++++ Text provided

No. The majority of the novel — like, two-thirds of it — is set in Galileo’s native time. He’s only pulled forward to the future for interludes, the dreams of the title. But I think your comment about rootedness in the physical is key — this is one of the things that’s most distinctive about KSR’s writing, for me. (Although I wouldn’t say The Quiet War felt as though it was written by a warm reader of the Mars books; it felt like it was written by a cold reader, to me.) In Galileo’s Dream, however, such rootedness is almost entirely found in the historical sections. I think it’s quite deliberate that the future visions feel detached, a bit distant.
But would ‘a faintly curdled egg odour’ be enough without ‘Hydrogen sulphide’?
Nothing like getting straight to the heart of the matter, is there? Since this is a question that’s fundamental to The Quiet War, and to science fiction writing in general. Arguably, “a faint curdled-egg odour of hydrogen sulphide” is redundant; readers might be expected to know that rotten-egg smell is predominantly caused by hydrogen sulphide, or contrariwise that hydrogen sulphide smells like rotten eggs. But I’d argue that for the atmosphere The Quiet War wants to create, that link between chemistry and experience has to be explicit.

++++++++

▸ **Requirements**:
1. According to the discussion of Galileo's Dream, how much of that novel is set in Galileo's native time?
2. Pick up the discussion of The Quiet War and Galileo's Dream right after its final sentence and keep it going.
The lines that follow have nothing to do with the text.

++++ Supplied information

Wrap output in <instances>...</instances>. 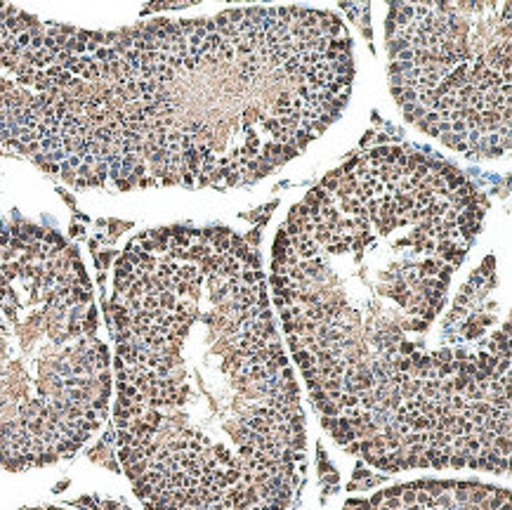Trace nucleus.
I'll use <instances>...</instances> for the list:
<instances>
[{"mask_svg": "<svg viewBox=\"0 0 512 510\" xmlns=\"http://www.w3.org/2000/svg\"><path fill=\"white\" fill-rule=\"evenodd\" d=\"M116 449L147 510H286L305 414L251 244L229 230L135 237L109 298Z\"/></svg>", "mask_w": 512, "mask_h": 510, "instance_id": "nucleus-3", "label": "nucleus"}, {"mask_svg": "<svg viewBox=\"0 0 512 510\" xmlns=\"http://www.w3.org/2000/svg\"><path fill=\"white\" fill-rule=\"evenodd\" d=\"M475 185L409 147L333 170L293 208L272 255L281 329L340 447L387 473L510 463V326L479 267Z\"/></svg>", "mask_w": 512, "mask_h": 510, "instance_id": "nucleus-1", "label": "nucleus"}, {"mask_svg": "<svg viewBox=\"0 0 512 510\" xmlns=\"http://www.w3.org/2000/svg\"><path fill=\"white\" fill-rule=\"evenodd\" d=\"M24 510H76V508H64V506H43V508H24Z\"/></svg>", "mask_w": 512, "mask_h": 510, "instance_id": "nucleus-7", "label": "nucleus"}, {"mask_svg": "<svg viewBox=\"0 0 512 510\" xmlns=\"http://www.w3.org/2000/svg\"><path fill=\"white\" fill-rule=\"evenodd\" d=\"M352 78V38L326 10L50 22L0 90V147L81 189L246 185L338 119Z\"/></svg>", "mask_w": 512, "mask_h": 510, "instance_id": "nucleus-2", "label": "nucleus"}, {"mask_svg": "<svg viewBox=\"0 0 512 510\" xmlns=\"http://www.w3.org/2000/svg\"><path fill=\"white\" fill-rule=\"evenodd\" d=\"M111 362L81 255L48 227H0V468L85 447L109 411Z\"/></svg>", "mask_w": 512, "mask_h": 510, "instance_id": "nucleus-4", "label": "nucleus"}, {"mask_svg": "<svg viewBox=\"0 0 512 510\" xmlns=\"http://www.w3.org/2000/svg\"><path fill=\"white\" fill-rule=\"evenodd\" d=\"M352 510H510V496L477 482L430 480L387 489Z\"/></svg>", "mask_w": 512, "mask_h": 510, "instance_id": "nucleus-6", "label": "nucleus"}, {"mask_svg": "<svg viewBox=\"0 0 512 510\" xmlns=\"http://www.w3.org/2000/svg\"><path fill=\"white\" fill-rule=\"evenodd\" d=\"M392 93L413 126L470 159L510 149V3H395Z\"/></svg>", "mask_w": 512, "mask_h": 510, "instance_id": "nucleus-5", "label": "nucleus"}]
</instances>
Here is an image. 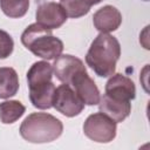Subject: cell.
I'll return each mask as SVG.
<instances>
[{
  "label": "cell",
  "instance_id": "6da1fadb",
  "mask_svg": "<svg viewBox=\"0 0 150 150\" xmlns=\"http://www.w3.org/2000/svg\"><path fill=\"white\" fill-rule=\"evenodd\" d=\"M120 56L121 46L118 40L108 33H100L87 52L86 62L97 76L109 77L115 73Z\"/></svg>",
  "mask_w": 150,
  "mask_h": 150
},
{
  "label": "cell",
  "instance_id": "7a4b0ae2",
  "mask_svg": "<svg viewBox=\"0 0 150 150\" xmlns=\"http://www.w3.org/2000/svg\"><path fill=\"white\" fill-rule=\"evenodd\" d=\"M53 66L47 61L34 62L27 71L29 100L32 104L41 110L53 107L55 86L52 82Z\"/></svg>",
  "mask_w": 150,
  "mask_h": 150
},
{
  "label": "cell",
  "instance_id": "3957f363",
  "mask_svg": "<svg viewBox=\"0 0 150 150\" xmlns=\"http://www.w3.org/2000/svg\"><path fill=\"white\" fill-rule=\"evenodd\" d=\"M63 131L62 122L47 112H32L20 125L21 137L29 143H49L57 139Z\"/></svg>",
  "mask_w": 150,
  "mask_h": 150
},
{
  "label": "cell",
  "instance_id": "277c9868",
  "mask_svg": "<svg viewBox=\"0 0 150 150\" xmlns=\"http://www.w3.org/2000/svg\"><path fill=\"white\" fill-rule=\"evenodd\" d=\"M22 45L35 56L45 60H55L63 50V42L38 22L29 25L21 34Z\"/></svg>",
  "mask_w": 150,
  "mask_h": 150
},
{
  "label": "cell",
  "instance_id": "5b68a950",
  "mask_svg": "<svg viewBox=\"0 0 150 150\" xmlns=\"http://www.w3.org/2000/svg\"><path fill=\"white\" fill-rule=\"evenodd\" d=\"M116 122L103 112H94L83 124L84 135L97 143H109L116 137Z\"/></svg>",
  "mask_w": 150,
  "mask_h": 150
},
{
  "label": "cell",
  "instance_id": "8992f818",
  "mask_svg": "<svg viewBox=\"0 0 150 150\" xmlns=\"http://www.w3.org/2000/svg\"><path fill=\"white\" fill-rule=\"evenodd\" d=\"M53 107L67 117H74L82 112L84 103L80 100L71 86L63 83L55 88Z\"/></svg>",
  "mask_w": 150,
  "mask_h": 150
},
{
  "label": "cell",
  "instance_id": "52a82bcc",
  "mask_svg": "<svg viewBox=\"0 0 150 150\" xmlns=\"http://www.w3.org/2000/svg\"><path fill=\"white\" fill-rule=\"evenodd\" d=\"M36 22L48 29L60 28L67 20V14L60 4L54 1H42L35 13Z\"/></svg>",
  "mask_w": 150,
  "mask_h": 150
},
{
  "label": "cell",
  "instance_id": "ba28073f",
  "mask_svg": "<svg viewBox=\"0 0 150 150\" xmlns=\"http://www.w3.org/2000/svg\"><path fill=\"white\" fill-rule=\"evenodd\" d=\"M52 66L56 79L62 83H67V84H70L71 80L75 77L76 74L87 70L82 60L69 54H63L57 56Z\"/></svg>",
  "mask_w": 150,
  "mask_h": 150
},
{
  "label": "cell",
  "instance_id": "9c48e42d",
  "mask_svg": "<svg viewBox=\"0 0 150 150\" xmlns=\"http://www.w3.org/2000/svg\"><path fill=\"white\" fill-rule=\"evenodd\" d=\"M80 100L87 105H95L100 102V90L95 84L94 80L88 75L87 70L80 71L71 80L70 84Z\"/></svg>",
  "mask_w": 150,
  "mask_h": 150
},
{
  "label": "cell",
  "instance_id": "30bf717a",
  "mask_svg": "<svg viewBox=\"0 0 150 150\" xmlns=\"http://www.w3.org/2000/svg\"><path fill=\"white\" fill-rule=\"evenodd\" d=\"M105 95L116 100L131 101L136 96V87L128 76L114 73L105 83Z\"/></svg>",
  "mask_w": 150,
  "mask_h": 150
},
{
  "label": "cell",
  "instance_id": "8fae6325",
  "mask_svg": "<svg viewBox=\"0 0 150 150\" xmlns=\"http://www.w3.org/2000/svg\"><path fill=\"white\" fill-rule=\"evenodd\" d=\"M93 23L100 33H110L121 26L122 14L116 7L105 5L94 13Z\"/></svg>",
  "mask_w": 150,
  "mask_h": 150
},
{
  "label": "cell",
  "instance_id": "7c38bea8",
  "mask_svg": "<svg viewBox=\"0 0 150 150\" xmlns=\"http://www.w3.org/2000/svg\"><path fill=\"white\" fill-rule=\"evenodd\" d=\"M98 108L101 112L110 117L116 123H120L130 115L131 103L130 101L116 100L104 94L102 97H100Z\"/></svg>",
  "mask_w": 150,
  "mask_h": 150
},
{
  "label": "cell",
  "instance_id": "4fadbf2b",
  "mask_svg": "<svg viewBox=\"0 0 150 150\" xmlns=\"http://www.w3.org/2000/svg\"><path fill=\"white\" fill-rule=\"evenodd\" d=\"M19 76L12 67H0V98H9L19 90Z\"/></svg>",
  "mask_w": 150,
  "mask_h": 150
},
{
  "label": "cell",
  "instance_id": "5bb4252c",
  "mask_svg": "<svg viewBox=\"0 0 150 150\" xmlns=\"http://www.w3.org/2000/svg\"><path fill=\"white\" fill-rule=\"evenodd\" d=\"M26 111V107L16 100L4 101L0 103V121L4 124L16 122Z\"/></svg>",
  "mask_w": 150,
  "mask_h": 150
},
{
  "label": "cell",
  "instance_id": "9a60e30c",
  "mask_svg": "<svg viewBox=\"0 0 150 150\" xmlns=\"http://www.w3.org/2000/svg\"><path fill=\"white\" fill-rule=\"evenodd\" d=\"M101 1L102 0H61L60 5L63 7L67 16L77 19L88 14L90 8Z\"/></svg>",
  "mask_w": 150,
  "mask_h": 150
},
{
  "label": "cell",
  "instance_id": "2e32d148",
  "mask_svg": "<svg viewBox=\"0 0 150 150\" xmlns=\"http://www.w3.org/2000/svg\"><path fill=\"white\" fill-rule=\"evenodd\" d=\"M29 7V0H0V8L4 14L12 19L22 18Z\"/></svg>",
  "mask_w": 150,
  "mask_h": 150
},
{
  "label": "cell",
  "instance_id": "e0dca14e",
  "mask_svg": "<svg viewBox=\"0 0 150 150\" xmlns=\"http://www.w3.org/2000/svg\"><path fill=\"white\" fill-rule=\"evenodd\" d=\"M13 49L14 41L12 36L7 32L0 29V60L7 59L13 53Z\"/></svg>",
  "mask_w": 150,
  "mask_h": 150
},
{
  "label": "cell",
  "instance_id": "ac0fdd59",
  "mask_svg": "<svg viewBox=\"0 0 150 150\" xmlns=\"http://www.w3.org/2000/svg\"><path fill=\"white\" fill-rule=\"evenodd\" d=\"M143 1H149V0H143Z\"/></svg>",
  "mask_w": 150,
  "mask_h": 150
}]
</instances>
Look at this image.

++++++++

▸ **Responses in order**:
1. About two-thirds of it.

2.
I much prefer the McAuley passage to the Robinson one, perhaps because the latter could be people entering the City of the Ice Elves in some kind of generic fantasy. I like my sf to give me the sense that this might be how it really could be (for some value of “could”), and I get that from the McAuley quotation.
I clearly prefer Paul McAuley’s text. I find Robinson’s text very boring to read, because – my native language not being English – I just dislike the fact that most of his sentences are rather short – and start with the subject. When you are used to juggling more liberally with the order in which you use the different parts of a sentence in your mothertongue, English can easily seem like a monotonous language. I guess it is mainly for this reason I find McAuley’s ‘more complicated’ prose in the example above more attractive.